Directions:
- a) In the article below about Olive the school dog, how much did the South Lyon Educational Foundation donate toward her cost?
- b) Using the article below about Olive the school dog, decide whether each statement agrees with it. Answer yes or no, and quote the words that decide it. (i) Olive's base will be in the South Lyon East counseling office. (ii) Olive is paid for out of the school budget. (iii) The district already has a long-term strategy for dogs.

Olive, the first dog owned by South Lyon Schools
April 2, 2020
Students in South Lyon are getting a furry classmate.
Olive, a 7-month-old black Labrador, is expected to join students at South Lyon East High School this fall, an unconventional addition to enhance the educational environment.
Students and administrators alike are anticipating the gain of their furry friend, who is currently in training to be a good citizen at Green Acres Labradors in Highland Township.
“I believe we have so many students that deal with anxiety and depression and we’re excited to offer support that is not as conventional,” Katey White, a guidance counselor at South Lyon East, said. “For some students, I see this as a tool to help them get through the door every morning. Just having an animal to touch and is soothing can help a mood. Dogs don’t judge you, they don’t have opinions, and they just give you unconditional love.”
The trend is catching on. While many schools, including Novi, Huron Valley and Birmingham, bring in therapy dogs for visits with children, a district that owns its own dog can expect it to be present all school day, wherever in the building it may be needed, as well as available for school events like parades or football games.
Olive, who comes with a price tag of $10,000 after training is completed, is paid for not from the school budget, but by donations, including $5,000 from the South Lyon Educational Foundation, as well as $2,000 from the Class of 2020. Other businesses and individuals are also contributing funds and goods and services for her long-term care, including a local veterinarian and pet supplies store.
Michelle Tomei, SLEF chair, said the foundation had been looking for a way to make a big impact in the district when she learned the school board was considering Fisher’s proposal to get a therapy dog. Olive, Tomei said, is the perfect way to have a grand, far-reaching impact.
“I think this will make a difference in a student wanting to go to school and being more comfortable at school,” she said. “When you bring a dog into school, the whole dynamic changes, the atmosphere changes, kids are calmer and more excited… A dog will be putting a lot of students at ease… I’m really hoping therapy dogs make it easier for students to talk to their counselors.”
Tomei noted that having a therapy dog at the school could have been a comfort to students grieving after Trevon’s death.
When Olive arrives this fall, her base will be in the South Lyon East counseling office, but she will be moved around the building as needed and will have time off during the school day to rest. She will live with a staff member who has not yet been named.
While Olive will primarily be at East, Fisher said there is flexibility to move her around to other schools in the district.
“I think it would be amazing to put a dog in every building, it just depends on their needs,” Fisher said. “Other buildings (staff) have said, ‘If you get this approved, we want to be next.’”
Assistant Superintendent Ben Kirby said there has certainly been successful implementation of therapy dogs in school settings, and he expects to reap the same benefits as other districts that are putting this in place.
As the district’s inaugural dog, Olive is considered part of a pilot program at one building.
“We will see what the impact is and what challenges are presented and how we overcome those challenges and that will determine what it looks like,” Kirby said.
Olive will be kept apart from students with allergies or a fear of dogs, although there is also the hope that she may help some students overcome their fear.
Kirby said the district does not yet have a long-term strategy as far as dogs, but “it doesn’t mean we might not go there.”
Administrators plan to collect data and are also hoping the community is supportive.
“It is exciting, the prospects of being able to serve children and having a dog to help students,” Kirby said. “There are enough situations that occur during a school day that we know there will be a positive impact from having a dog.”

Dataset extract:
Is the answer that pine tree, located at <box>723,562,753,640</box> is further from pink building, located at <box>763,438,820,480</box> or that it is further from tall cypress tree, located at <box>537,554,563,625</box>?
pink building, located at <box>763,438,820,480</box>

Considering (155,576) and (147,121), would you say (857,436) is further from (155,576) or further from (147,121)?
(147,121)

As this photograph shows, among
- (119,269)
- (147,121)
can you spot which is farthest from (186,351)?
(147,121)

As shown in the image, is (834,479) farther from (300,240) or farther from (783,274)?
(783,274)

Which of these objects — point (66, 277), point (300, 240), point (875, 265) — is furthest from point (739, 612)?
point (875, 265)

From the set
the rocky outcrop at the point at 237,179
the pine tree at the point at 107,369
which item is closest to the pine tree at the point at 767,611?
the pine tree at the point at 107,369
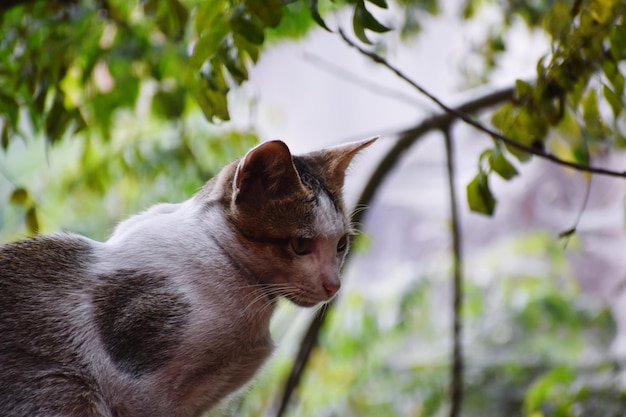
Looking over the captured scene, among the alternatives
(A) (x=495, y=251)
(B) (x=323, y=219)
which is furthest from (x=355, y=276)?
(B) (x=323, y=219)

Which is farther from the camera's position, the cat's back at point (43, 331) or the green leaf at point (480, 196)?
A: the green leaf at point (480, 196)

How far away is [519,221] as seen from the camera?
458 centimetres

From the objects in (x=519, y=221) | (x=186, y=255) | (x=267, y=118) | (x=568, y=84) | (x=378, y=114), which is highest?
(x=568, y=84)

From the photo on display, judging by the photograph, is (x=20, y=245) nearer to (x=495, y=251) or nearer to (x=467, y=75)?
(x=467, y=75)

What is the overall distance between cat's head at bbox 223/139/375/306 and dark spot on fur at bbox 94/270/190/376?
0.48ft

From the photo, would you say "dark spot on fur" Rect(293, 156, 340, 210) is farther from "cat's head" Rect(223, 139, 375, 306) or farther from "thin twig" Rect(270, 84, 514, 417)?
"thin twig" Rect(270, 84, 514, 417)

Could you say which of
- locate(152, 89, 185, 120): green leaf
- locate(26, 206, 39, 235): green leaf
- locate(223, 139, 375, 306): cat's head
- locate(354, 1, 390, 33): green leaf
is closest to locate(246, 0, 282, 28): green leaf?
locate(354, 1, 390, 33): green leaf

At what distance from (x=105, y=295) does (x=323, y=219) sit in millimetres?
329

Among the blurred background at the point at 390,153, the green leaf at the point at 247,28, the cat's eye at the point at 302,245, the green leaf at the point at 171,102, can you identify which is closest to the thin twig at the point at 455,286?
the blurred background at the point at 390,153

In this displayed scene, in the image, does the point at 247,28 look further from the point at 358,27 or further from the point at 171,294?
the point at 171,294

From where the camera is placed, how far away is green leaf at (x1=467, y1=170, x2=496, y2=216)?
1.14m

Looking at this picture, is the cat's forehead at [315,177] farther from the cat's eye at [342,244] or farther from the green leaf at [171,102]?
the green leaf at [171,102]

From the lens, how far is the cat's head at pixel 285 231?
3.57 ft

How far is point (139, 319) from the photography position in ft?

Task-by-task answers:
- a) $5,000

- b)
(i) Yes: "her base will be in the South Lyon East counseling office"
(ii) No: "is paid for not from the school budget, but by donations"
(iii) No: "the district does not yet have a long-term strategy as far as dogs"